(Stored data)

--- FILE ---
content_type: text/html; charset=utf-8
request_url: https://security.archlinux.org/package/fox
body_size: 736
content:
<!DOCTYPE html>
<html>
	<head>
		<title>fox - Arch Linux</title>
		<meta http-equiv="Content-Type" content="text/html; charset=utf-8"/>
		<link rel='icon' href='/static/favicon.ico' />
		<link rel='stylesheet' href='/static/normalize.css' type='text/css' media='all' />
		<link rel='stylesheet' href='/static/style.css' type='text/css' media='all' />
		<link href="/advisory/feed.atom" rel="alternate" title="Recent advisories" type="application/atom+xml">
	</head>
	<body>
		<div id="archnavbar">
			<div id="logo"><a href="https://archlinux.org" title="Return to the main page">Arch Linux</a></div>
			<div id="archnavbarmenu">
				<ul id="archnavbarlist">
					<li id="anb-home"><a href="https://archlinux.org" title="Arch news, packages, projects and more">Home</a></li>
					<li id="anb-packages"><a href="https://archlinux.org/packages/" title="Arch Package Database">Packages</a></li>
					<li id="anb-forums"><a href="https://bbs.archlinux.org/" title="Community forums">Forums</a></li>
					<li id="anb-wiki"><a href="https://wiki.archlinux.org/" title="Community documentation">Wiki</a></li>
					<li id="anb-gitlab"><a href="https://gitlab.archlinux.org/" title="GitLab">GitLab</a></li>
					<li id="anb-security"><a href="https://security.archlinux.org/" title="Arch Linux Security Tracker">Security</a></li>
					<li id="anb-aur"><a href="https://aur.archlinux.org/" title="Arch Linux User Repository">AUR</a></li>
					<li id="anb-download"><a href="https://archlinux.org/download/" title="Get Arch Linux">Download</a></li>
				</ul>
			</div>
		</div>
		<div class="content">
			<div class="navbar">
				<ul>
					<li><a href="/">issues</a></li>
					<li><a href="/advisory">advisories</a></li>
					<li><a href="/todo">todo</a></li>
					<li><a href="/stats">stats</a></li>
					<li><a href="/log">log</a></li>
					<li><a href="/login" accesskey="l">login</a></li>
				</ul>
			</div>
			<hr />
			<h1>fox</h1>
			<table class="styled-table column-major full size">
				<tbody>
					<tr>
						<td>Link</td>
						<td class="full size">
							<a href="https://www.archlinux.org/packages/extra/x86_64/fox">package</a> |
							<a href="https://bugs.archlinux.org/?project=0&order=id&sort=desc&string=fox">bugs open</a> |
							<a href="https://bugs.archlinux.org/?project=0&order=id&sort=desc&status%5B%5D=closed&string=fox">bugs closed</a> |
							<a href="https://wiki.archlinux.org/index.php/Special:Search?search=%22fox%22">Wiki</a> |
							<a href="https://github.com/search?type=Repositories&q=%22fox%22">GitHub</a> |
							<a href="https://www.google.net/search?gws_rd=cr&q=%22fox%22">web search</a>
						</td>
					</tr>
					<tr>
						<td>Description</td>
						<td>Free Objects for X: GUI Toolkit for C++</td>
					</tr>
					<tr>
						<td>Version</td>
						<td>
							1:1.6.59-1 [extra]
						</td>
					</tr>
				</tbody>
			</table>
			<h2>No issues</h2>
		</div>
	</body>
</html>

# Activity
A word-for-word transcription of all the data is needed.

# Answer space
--- FILE ---
content_type: text/html; charset=utf-8
request_url: https://security.archlinux.org/package/fox
body_size: 736
content:
<!DOCTYPE html>
<html>
	<head>
		<title>fox - Arch Linux</title>
		<meta http-equiv="Content-Type" content="text/html; charset=utf-8"/>
		<link rel='icon' href='/static/favicon.ico' />
		<link rel='stylesheet' href='/static/normalize.css' type='text/css' media='all' />
		<link rel='stylesheet' href='/static/style.css' type='text/css' media='all' />
		<link href="/advisory/feed.atom" rel="alternate" title="Recent advisories" type="application/atom+xml">
	</head>
	<body>
		<div id="archnavbar">
			<div id="logo"><a href="https://archlinux.org" title="Return to the main page">Arch Linux</a></div>
			<div id="archnavbarmenu">
				<ul id="archnavbarlist">
					<li id="anb-home"><a href="https://archlinux.org" title="Arch news, packages, projects and more">Home</a></li>
					<li id="anb-packages"><a href="https://archlinux.org/packages/" title="Arch Package Database">Packages</a></li>
					<li id="anb-forums"><a href="https://bbs.archlinux.org/" title="Community forums">Forums</a></li>
					<li id="anb-wiki"><a href="https://wiki.archlinux.org/" title="Community documentation">Wiki</a></li>
					<li id="anb-gitlab"><a href="https://gitlab.archlinux.org/" title="GitLab">GitLab</a></li>
					<li id="anb-security"><a href="https://security.archlinux.org/" title="Arch Linux Security Tracker">Security</a></li>
					<li id="anb-aur"><a href="https://aur.archlinux.org/" title="Arch Linux User Repository">AUR</a></li>
					<li id="anb-download"><a href="https://archlinux.org/download/" title="Get Arch Linux">Download</a></li>
				</ul>
			</div>
		</div>
		<div class="content">
			<div class="navbar">
				<ul>
					<li><a href="/">issues</a></li>
					<li><a href="/advisory">advisories</a></li>
					<li><a href="/todo">todo</a></li>
					<li><a href="/stats">stats</a></li>
					<li><a href="/log">log</a></li>
					<li><a href="/login" accesskey="l">login</a></li>
				</ul>
			</div>
			<hr />
			<h1>fox</h1>
			<table class="styled-table column-major full size">
				<tbody>
					<tr>
						<td>Link</td>
						<td class="full size">
							<a href="https://www.archlinux.org/packages/extra/x86_64/fox">package</a> |
							<a href="https://bugs.archlinux.org/?project=0&order=id&sort=desc&string=fox">bugs open</a> |
							<a href="https://bugs.archlinux.org/?project=0&order=id&sort=desc&status%5B%5D=closed&string=fox">bugs closed</a> |
							<a href="https://wiki.archlinux.org/index.php/Special:Search?search=%22fox%22">Wiki</a> |
							<a href="https://github.com/search?type=Repositories&q=%22fox%22">GitHub</a> |
							<a href="https://www.google.net/search?gws_rd=cr&q=%22fox%22">web search</a>
						</td>
					</tr>
					<tr>
						<td>Description</td>
						<td>Free Objects for X: GUI Toolkit for C++</td>
					</tr>
					<tr>
						<td>Version</td>
						<td>
							1:1.6.59-1 [extra]
						</td>
					</tr>
				</tbody>
			</table>
			<h2>No issues</h2>
		</div>
	</body>
</html>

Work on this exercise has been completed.